**What you need to do**
Copy out the passage of the Trump visa editorial between "In one stroke" and "the coronavirus pandemic.", inclusive, with every word unchanged.

**Selected text**
*** Block opens ***

DC Edit | Trump’s 2nd term price: 2 lakh education dreams

The Trump regime is once again exposed, the trait already made evident in restrictive moves made against work visas in June

Update: 2020-07-09 12:57 GMT
Representational image (AFP)

In one stroke of penning a directive to strip international college students of their visas if their course of study was entirely online, the United States has thrown more than a million lives into uncertainty, that too in the time of the coronavirus pandemic.

Among the 10 lakh students who were issued visas to the US last year, there are at least two lakh young Indians who may face the distressing prospect of being deported at a time when there are no flights home and at the cost of several lakhs of rupees spent in college fees, getting to the US and setting up their lodgings.

The Trump administration may be doing this to force universities into early reopening and filling dormitories and populating classrooms as a way of thrusting normality, but at a particularly difficult  time when the virus is rebounding even as the US reopens. It is clear that the move goes far beyond domestic compulsions.

*** Block closes ***

**Data provided**

*** Block opens ***

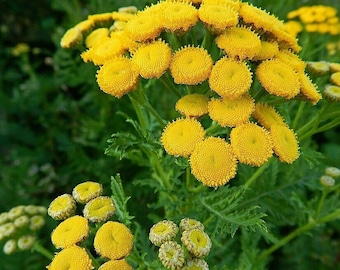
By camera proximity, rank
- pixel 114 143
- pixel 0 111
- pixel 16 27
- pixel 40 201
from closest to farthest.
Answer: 1. pixel 114 143
2. pixel 40 201
3. pixel 0 111
4. pixel 16 27

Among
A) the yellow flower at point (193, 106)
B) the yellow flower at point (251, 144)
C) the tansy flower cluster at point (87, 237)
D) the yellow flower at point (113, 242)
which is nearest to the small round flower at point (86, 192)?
the tansy flower cluster at point (87, 237)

*** Block closes ***

**Task result**
In one stroke of penning a directive to strip international college students of their visas if their course of study was entirely online, the United States has thrown more than a million lives into uncertainty, that too in the time of the coronavirus pandemic.